Fortunately, many sessions provided more insight into what practical AI really means today and how enterprises are and can be applying it now. Multiple models for AI interaction were provided, both by several Forrester analysts and guest presenters. However most seemed to be congealing around the same core ideas - that AI systems are really made of five key components:
- Sensing — components which receive input such as text, voice, image, video or data triggers from systems.
- Comprehension — components which discern what the data actually means (such as converting spoken language not only to text but to its underlying semantic meaning).
- Analysis — components which leverage algorithms (rules) and data sets in order to arrive at either some kind of informational response or to take some action.
- Guidance — when needed, in which the system checks with humans as to whether its certainty that it has the right answer is high enough or when an action requires confirmation.
- And lastly, Action — which may simply mean communicating the "answer' to the user or taking an automatic action such as adding something to the calendar, paying a bill, or firing a missile.
Forrester’s Hogan described the future this way, "Today you build apps and sites and expect people to interact with Graphical User Interfaces (GUIs), but that won't always be the case." Instead, he predicts more and more AI interfaces will provide natural language inputs and outputs, proactively make decisions on users’ behalf and check for errors when tolerance is low.

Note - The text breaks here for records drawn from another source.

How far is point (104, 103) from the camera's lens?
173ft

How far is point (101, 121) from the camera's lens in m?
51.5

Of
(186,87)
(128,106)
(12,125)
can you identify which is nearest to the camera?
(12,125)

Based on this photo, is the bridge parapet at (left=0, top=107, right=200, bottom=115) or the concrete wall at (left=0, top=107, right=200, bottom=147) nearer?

5. Digital Transformation Means Business Transformation
It's Forrester's view that most digital transformation efforts are too timid and that enterprises need to recognize that evolving to a true digital value proposition isn't just about digital, but requires in many cases a re-invention of major portions of the business including core technology systems, operating processes and business models. Nigel Fenwick, Vice President & Principal Analyst, offered a definition of digital transformation meant to emphasize this scale and scope, "Digital transformation is a fundamental shift in how a firm delivers value and drives revenue."
David Fleischman, VP of Global Product at Expedia provided examples of the long reach of digital transformation, such as the need for Starbucks to redesign the layout of their stores to accommodate the logistics of "order ahead" customers, and the fact that when Hilton wanted to allow customers to unlock doors through their app, they faced not only a software development challenge but also the challenge of changing tens of thousands of locks at their properties as well as retraining facilities teams on how to properly repair and maintain the new locks.

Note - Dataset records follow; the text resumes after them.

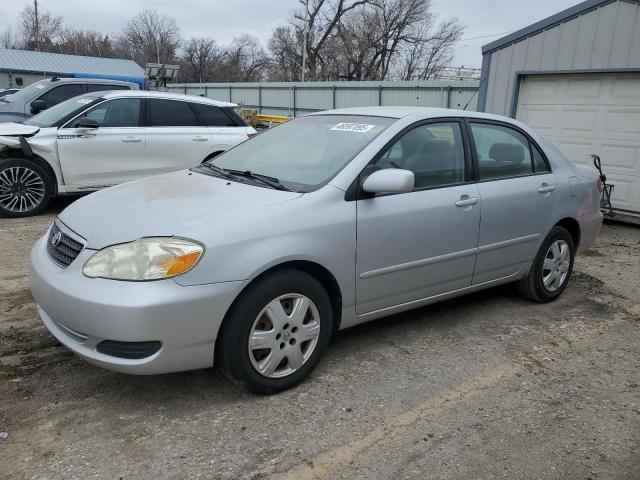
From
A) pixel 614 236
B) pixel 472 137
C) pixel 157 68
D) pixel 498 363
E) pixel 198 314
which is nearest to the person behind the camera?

Martin Gill VP, Research Director for Forrester, shared a fun and original metaphor about the three key personalities needed for successful digital transformation. There is the risk-taking digital executive who is ready and willing to try (and fail) as needed to achieve victory — who Gill equates to James Bond. Then there is the technical genius who supports the Bond-like digital visionary, who of course is equated to Q, maker of Bond's pen cameras and watch bombs. And lastly, there is M (Moneypenny), the oversight function that tolerates Bond's risky approach but also makes sure its focused on the ultimate strategic objectives and demands Bond deliver results.
Despite the fact that we are many years into the digital wave of change, it was clear from both the presenters and the dialogue with attendees that things are only escalating — the stakes are growing faster than ever, the speed of change is getting faster than ever, and for many, the determination to drive large enterprises to the winner's circle of the digital world is more profound than ever.